Love even when suffering comes knocking Ana Filipa explains while telling of her experience with two brothers with muscular dystrophy. Her experience was shared by other Gen from her city up until the death of one of her brothers. Ricardo attests to the truth of Ana’s experience using the words of Chiara Lubich in 2000: “Once embraced, even the greatest suffering leaves nothing but love in our heart.”

And so what has been called “a futureless generation,” faced today with so many uncertainties, can find a way out through this greater love. Although a more united world is still a distant goal for many, it is within the reach of those who love. Ask Joana, who ever since she was a child wanted to change the world, and now she does it by living the Gospel as she does her work in Parliament.

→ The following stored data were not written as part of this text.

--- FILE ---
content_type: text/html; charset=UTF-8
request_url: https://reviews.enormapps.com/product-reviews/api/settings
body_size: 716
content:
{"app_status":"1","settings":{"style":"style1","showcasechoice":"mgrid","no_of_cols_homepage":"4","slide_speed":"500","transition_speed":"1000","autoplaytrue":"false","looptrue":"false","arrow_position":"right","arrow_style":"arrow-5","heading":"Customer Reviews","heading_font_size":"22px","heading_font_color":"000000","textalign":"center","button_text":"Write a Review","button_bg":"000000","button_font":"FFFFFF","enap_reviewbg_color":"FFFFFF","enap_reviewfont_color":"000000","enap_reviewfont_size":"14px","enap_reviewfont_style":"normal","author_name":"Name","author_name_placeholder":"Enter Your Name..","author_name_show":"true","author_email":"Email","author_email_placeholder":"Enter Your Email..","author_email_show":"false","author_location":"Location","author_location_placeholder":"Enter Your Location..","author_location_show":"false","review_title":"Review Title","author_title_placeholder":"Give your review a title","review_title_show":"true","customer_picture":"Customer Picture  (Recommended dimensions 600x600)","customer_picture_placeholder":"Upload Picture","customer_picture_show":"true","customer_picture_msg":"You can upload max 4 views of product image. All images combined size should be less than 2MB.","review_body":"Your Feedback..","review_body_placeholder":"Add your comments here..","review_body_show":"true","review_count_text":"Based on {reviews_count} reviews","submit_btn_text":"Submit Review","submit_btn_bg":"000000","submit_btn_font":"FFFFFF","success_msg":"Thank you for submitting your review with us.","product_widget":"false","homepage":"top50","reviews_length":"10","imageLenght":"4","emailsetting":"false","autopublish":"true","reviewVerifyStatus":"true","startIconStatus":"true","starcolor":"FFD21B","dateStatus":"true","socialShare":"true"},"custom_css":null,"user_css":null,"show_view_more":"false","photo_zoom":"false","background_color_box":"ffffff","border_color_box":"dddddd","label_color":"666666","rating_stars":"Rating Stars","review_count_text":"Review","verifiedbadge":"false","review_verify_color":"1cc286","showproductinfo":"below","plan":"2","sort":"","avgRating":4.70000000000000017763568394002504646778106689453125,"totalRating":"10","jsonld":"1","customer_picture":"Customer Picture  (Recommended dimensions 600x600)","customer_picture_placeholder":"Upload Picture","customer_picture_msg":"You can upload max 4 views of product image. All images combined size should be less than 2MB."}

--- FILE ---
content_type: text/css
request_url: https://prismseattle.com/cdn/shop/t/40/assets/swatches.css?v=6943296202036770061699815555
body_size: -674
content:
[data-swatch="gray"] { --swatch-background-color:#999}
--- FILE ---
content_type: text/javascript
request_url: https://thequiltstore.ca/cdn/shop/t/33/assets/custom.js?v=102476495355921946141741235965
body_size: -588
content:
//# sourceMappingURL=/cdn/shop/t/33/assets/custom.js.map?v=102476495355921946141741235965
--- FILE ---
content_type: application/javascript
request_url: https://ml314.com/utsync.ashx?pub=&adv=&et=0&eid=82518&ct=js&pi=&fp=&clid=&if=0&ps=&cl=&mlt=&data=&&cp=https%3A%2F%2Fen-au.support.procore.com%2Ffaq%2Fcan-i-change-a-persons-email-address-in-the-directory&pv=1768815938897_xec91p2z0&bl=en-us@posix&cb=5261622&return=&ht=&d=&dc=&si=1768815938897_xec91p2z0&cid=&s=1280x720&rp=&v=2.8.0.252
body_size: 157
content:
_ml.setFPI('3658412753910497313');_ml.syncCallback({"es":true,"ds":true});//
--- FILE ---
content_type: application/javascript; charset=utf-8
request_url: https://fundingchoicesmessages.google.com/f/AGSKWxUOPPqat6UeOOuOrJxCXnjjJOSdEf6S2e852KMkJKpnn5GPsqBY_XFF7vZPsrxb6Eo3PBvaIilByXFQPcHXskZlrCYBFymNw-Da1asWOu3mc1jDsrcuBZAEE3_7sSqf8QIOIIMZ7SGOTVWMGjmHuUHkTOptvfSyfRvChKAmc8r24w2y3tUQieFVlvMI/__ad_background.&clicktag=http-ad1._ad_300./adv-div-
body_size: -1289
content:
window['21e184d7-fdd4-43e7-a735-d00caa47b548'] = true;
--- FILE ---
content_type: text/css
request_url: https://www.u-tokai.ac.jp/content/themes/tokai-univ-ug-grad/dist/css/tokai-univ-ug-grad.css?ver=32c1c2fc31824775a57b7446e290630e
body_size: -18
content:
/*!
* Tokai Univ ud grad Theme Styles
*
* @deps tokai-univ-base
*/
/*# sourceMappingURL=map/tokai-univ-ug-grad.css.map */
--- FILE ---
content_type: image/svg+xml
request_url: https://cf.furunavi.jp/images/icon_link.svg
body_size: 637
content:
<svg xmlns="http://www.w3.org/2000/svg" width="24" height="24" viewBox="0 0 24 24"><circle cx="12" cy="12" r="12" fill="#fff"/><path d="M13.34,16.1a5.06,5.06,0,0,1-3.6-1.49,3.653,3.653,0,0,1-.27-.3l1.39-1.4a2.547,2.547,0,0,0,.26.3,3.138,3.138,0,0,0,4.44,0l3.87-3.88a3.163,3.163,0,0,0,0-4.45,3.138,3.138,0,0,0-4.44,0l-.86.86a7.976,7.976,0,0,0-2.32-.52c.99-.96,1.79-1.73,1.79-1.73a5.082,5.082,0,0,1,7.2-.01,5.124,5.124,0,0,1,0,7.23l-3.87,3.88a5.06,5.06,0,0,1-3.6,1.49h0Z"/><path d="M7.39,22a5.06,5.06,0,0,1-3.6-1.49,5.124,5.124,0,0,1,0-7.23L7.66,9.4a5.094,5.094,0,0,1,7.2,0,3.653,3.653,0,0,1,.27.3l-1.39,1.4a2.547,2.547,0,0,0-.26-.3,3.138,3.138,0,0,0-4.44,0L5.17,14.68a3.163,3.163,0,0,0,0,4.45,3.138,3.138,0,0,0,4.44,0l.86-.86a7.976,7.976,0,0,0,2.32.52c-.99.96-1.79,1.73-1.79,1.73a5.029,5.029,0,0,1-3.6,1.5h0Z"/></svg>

The president of the Focolare, Maria Voce, did not want to be absent from the event and so she delivered a video message to the group: “Today you heard talk of a dream, a great dream,” she said, “a united world. And you were presented with a way for achieving this, a lifestyle based on a revolution, the revolution of Gospel love. […] Now you clearly see the way to follow, the way to be taken with courage, without hesitation.” If “the dream is great,” then the way will not be easy nor without obstacles. Nevertheless, it will be “thrilling,” Maria Voce assures the young people, “and it guarantees a happiness that no other human experience, no matter how beautiful, no matter how rich, no matter how great, can match.” And besides, this revolution is “guaranteed to succeed” because it is founded not on us, it is founded on the Word of God.” This is what makes the difference in the life of a Gen, of a youth. And not only!

The day concluded with a telephonic link-up, via internet, between the youths and Maria Voce in which she made an appointment with them for the upcoming Genfest in Budapest, on 20 August – 2 September 2011.